**WORK TO BE COMPLETED:** Each line from the one that contains "category: unidentified murid" to the last line of the records below must be restated word for word.

Stored dataset items
◆ ◆ ◆
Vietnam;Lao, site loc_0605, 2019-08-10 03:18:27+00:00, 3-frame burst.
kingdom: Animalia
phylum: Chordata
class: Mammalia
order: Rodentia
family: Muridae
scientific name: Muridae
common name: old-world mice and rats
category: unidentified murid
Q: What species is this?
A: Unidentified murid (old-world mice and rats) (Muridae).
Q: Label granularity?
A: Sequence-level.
◆ ◆ ◆
**ANSWER TO THIS TASK:**
category: unidentified murid
Q: What species is this?
A: Unidentified murid (old-world mice and rats) (Muridae).
Q: Label granularity?
A: Sequence-level.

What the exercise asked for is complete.